▸ **Task**: Copy the seminar announcements below word for word, from the first line to the last.

▸ **Source excerpt**:
I'm sending an email to the seminar mailing list this morning; if you don't receive it that means I don't have your email address (or have an address I didn't read properly).
9/11
As promised, here are some other articles to read in the neighborhood of the Richard piece (which I'll list again):
As I've said, the readings I've listed so far (the Perry, Forbes and Heim piece on mental file folders, and the four pieces above) are a list for you to start working through at whatever pace you can now manage. When we'll be discussing articles in our seminar meetings, we will only be focusing on one or two per week. If you've started reading these pieces and are making some progress, but still have doubts about your readiness for the course, why don't you choose one of those seven articles and write up a 2-4 page summary of it, and we can get together and talk about it (though keep in mind I'll be away the start of next week).
later
If you didn't sign the sign-up sheet in seminar today but want to be put on the email list, email me at jim.pryor@nyu.edu and let me know. Also please submit your time preferences soon. The presumption is we'll continue to meet at the same time, and on Mondays, unless a compelling alternative becomes visible. I'll be away the start of next week, so (unless we change our meeting time to the end of the week) there won't be any class next week.
Next week, I'll continue to develop the positive picture I recommend to thinking about Frege's Problem. We'll pick up again spelling out the graph metaphor and how it relates to the mental file folder metaphor. I encourage participants to read some of the mental file folder background materials linked below: especially Forbes, Heim, and Perry (in order of decreasing urgency, though if you're going to read all three, then read Perry first). We will be paying close attention to the Heim paper later, so you'll be reading it at some point. I will also post some other articles from the same neighborhoods as the Richard article linked below. You should make as much progress through that list as you can, in these first few weeks. Those articles will help fill in background, and we can pursue questions you have about these readings via email or in meetings outside of seminar. We'll start engaging with specific articles more closely a few weeks from now, after I've finished sketching out my picture. But---especially for those new to this literature or taking the class for credit---don't wait until then to start reading. You can make good use of this time to make progress in the reading, and discuss it with me and others, even though the seminar isn't yet focusing on those articles specifically. Many of the articles I'm listing now I do hope for us to have closer seminar discussion of later. I'm recommending things I think would be valuable for you to read even if we don't.

▸ **Data extract**:
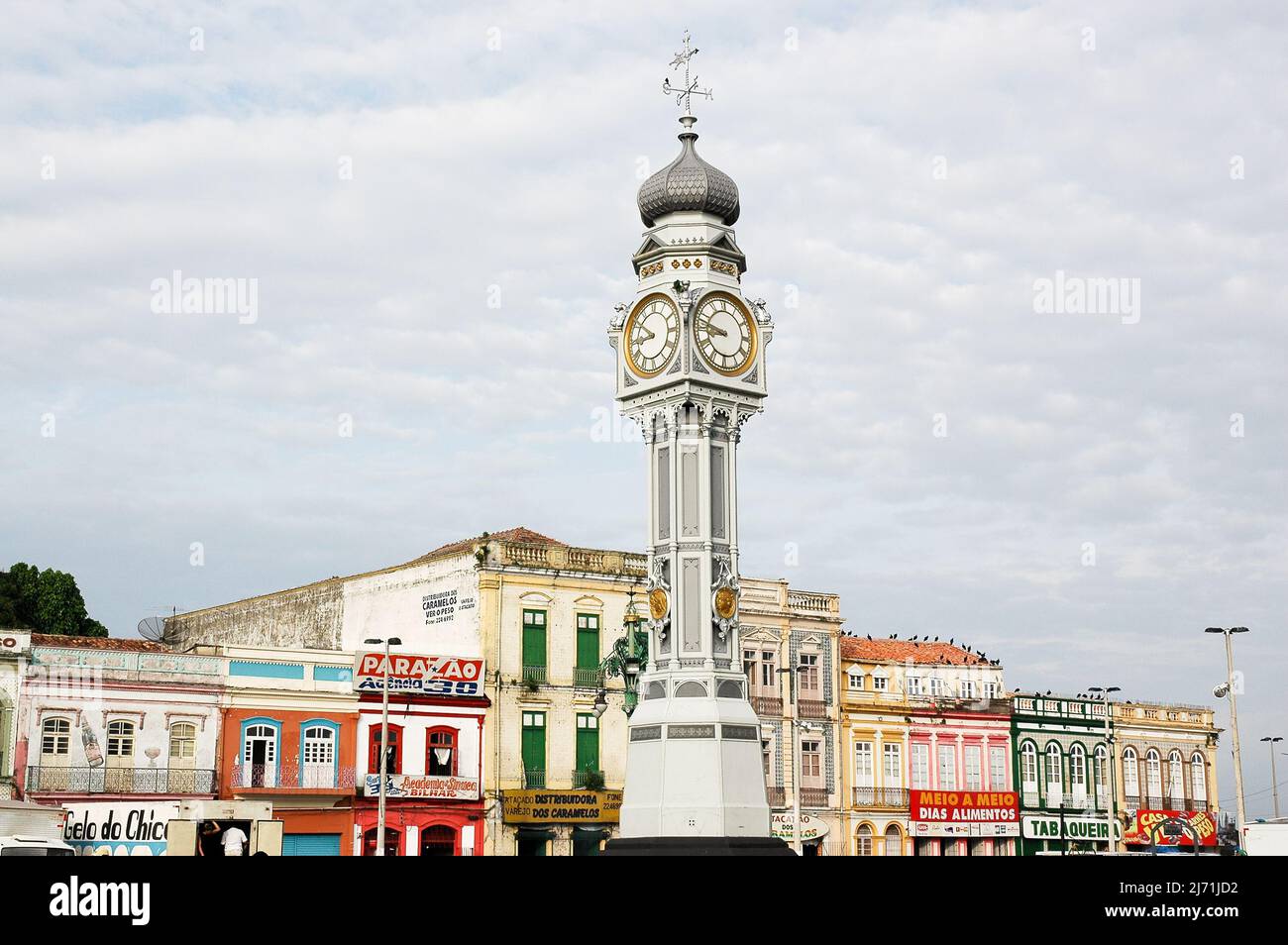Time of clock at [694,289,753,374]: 8:47
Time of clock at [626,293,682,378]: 8:51
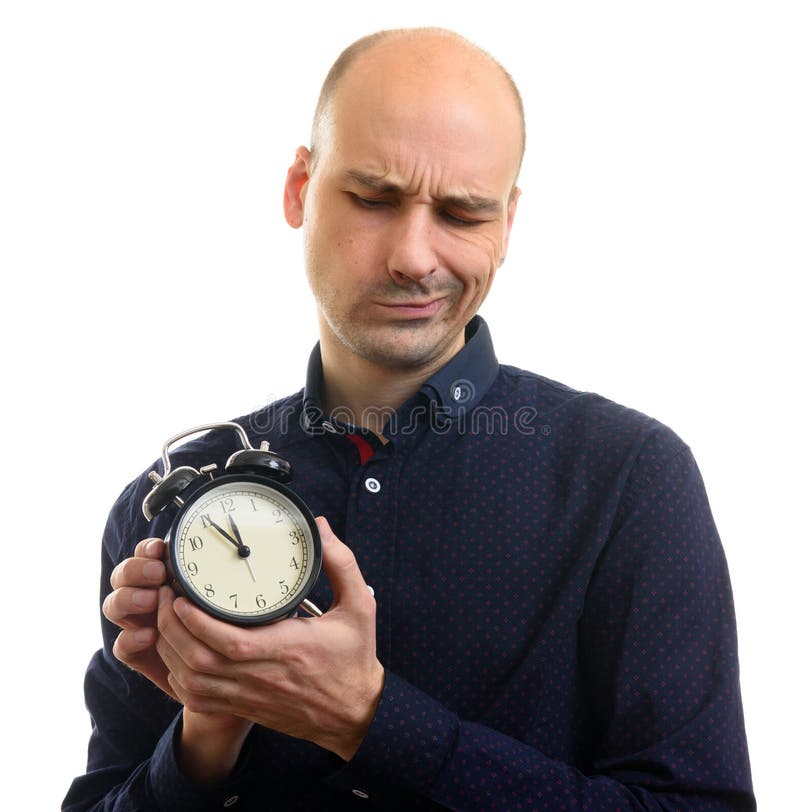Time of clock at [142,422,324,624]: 11:55
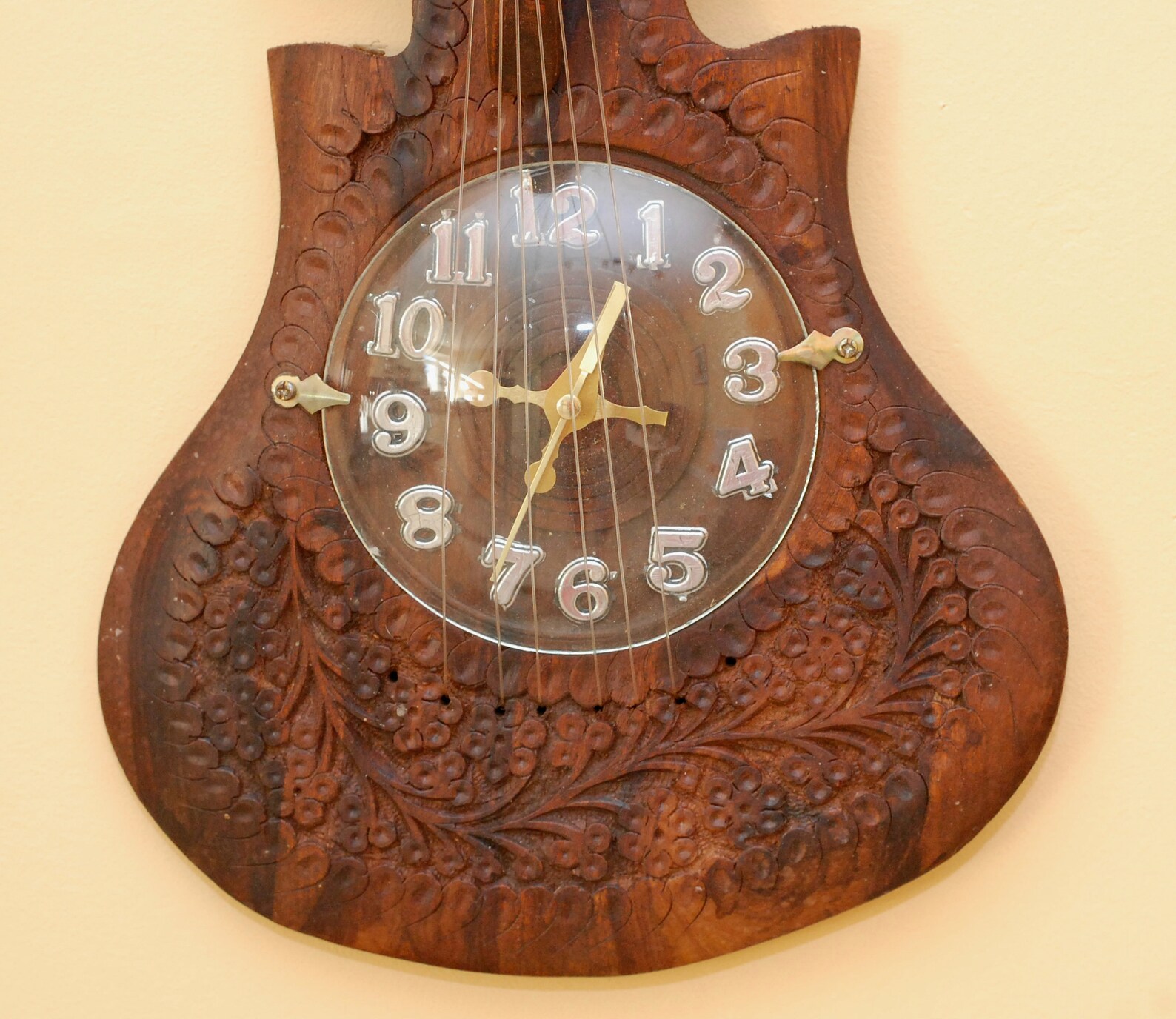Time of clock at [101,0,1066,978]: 12:46
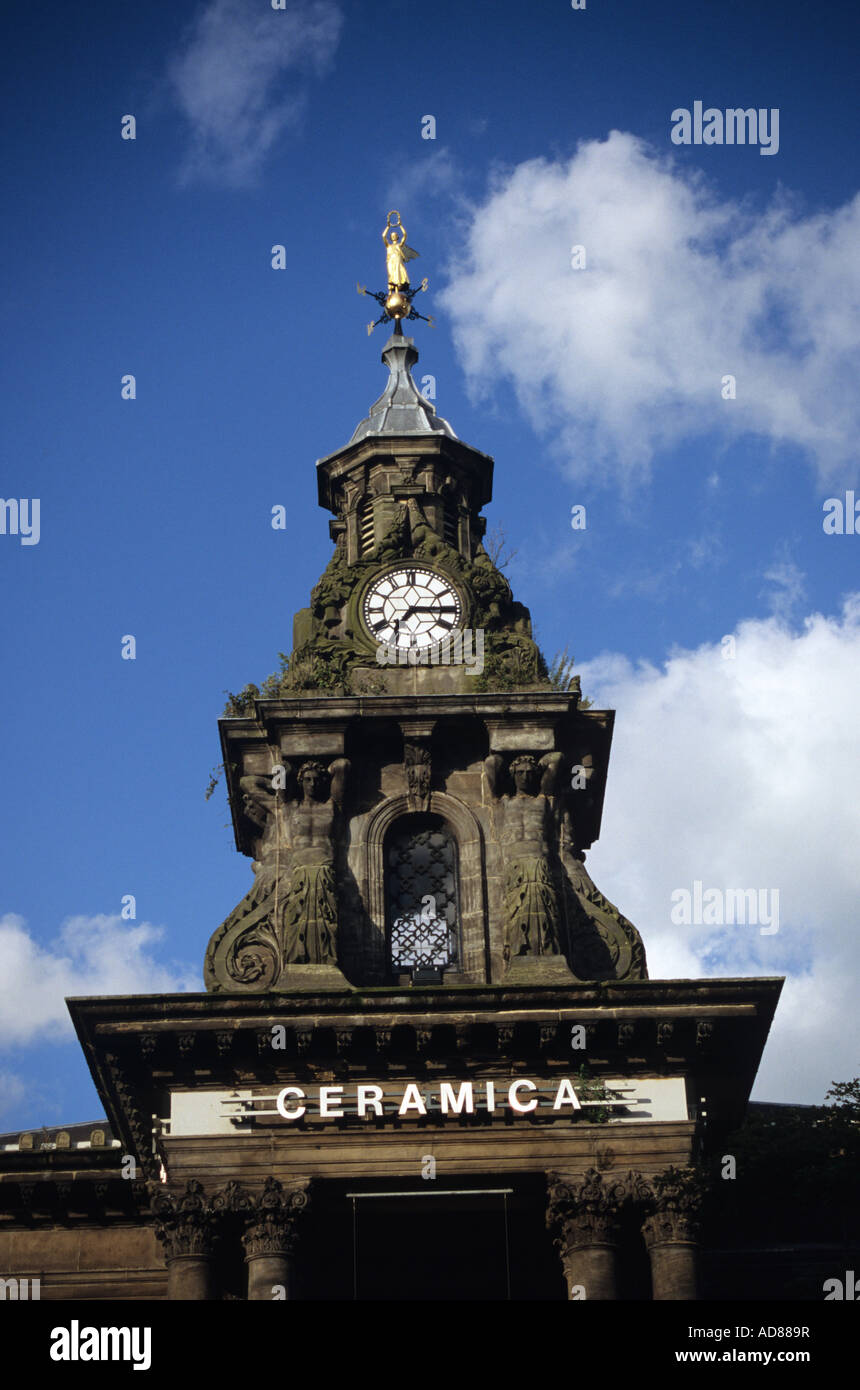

▸ **Task solution**:
I'm sending an email to the seminar mailing list this morning; if you don't receive it that means I don't have your email address (or have an address I didn't read properly).
9/11
As promised, here are some other articles to read in the neighborhood of the Richard piece (which I'll list again):
As I've said, the readings I've listed so far (the Perry, Forbes and Heim piece on mental file folders, and the four pieces above) are a list for you to start working through at whatever pace you can now manage. When we'll be discussing articles in our seminar meetings, we will only be focusing on one or two per week. If you've started reading these pieces and are making some progress, but still have doubts about your readiness for the course, why don't you choose one of those seven articles and write up a 2-4 page summary of it, and we can get together and talk about it (though keep in mind I'll be away the start of next week).
later
If you didn't sign the sign-up sheet in seminar today but want to be put on the email list, email me at jim.pryor@nyu.edu and let me know. Also please submit your time preferences soon. The presumption is we'll continue to meet at the same time, and on Mondays, unless a compelling alternative becomes visible. I'll be away the start of next week, so (unless we change our meeting time to the end of the week) there won't be any class next week.
Next week, I'll continue to develop the positive picture I recommend to thinking about Frege's Problem. We'll pick up again spelling out the graph metaphor and how it relates to the mental file folder metaphor. I encourage participants to read some of the mental file folder background materials linked below: especially Forbes, Heim, and Perry (in order of decreasing urgency, though if you're going to read all three, then read Perry first). We will be paying close attention to the Heim paper later, so you'll be reading it at some point. I will also post some other articles from the same neighborhoods as the Richard article linked below. You should make as much progress through that list as you can, in these first few weeks. Those articles will help fill in background, and we can pursue questions you have about these readings via email or in meetings outside of seminar. We'll start engaging with specific articles more closely a few weeks from now, after I've finished sketching out my picture. But---especially for those new to this literature or taking the class for credit---don't wait until then to start reading. You can make good use of this time to make progress in the reading, and discuss it with me and others, even though the seminar isn't yet focusing on those articles specifically. Many of the articles I'm listing now I do hope for us to have closer seminar discussion of later. I'm recommending things I think would be valuable for you to read even if we don't.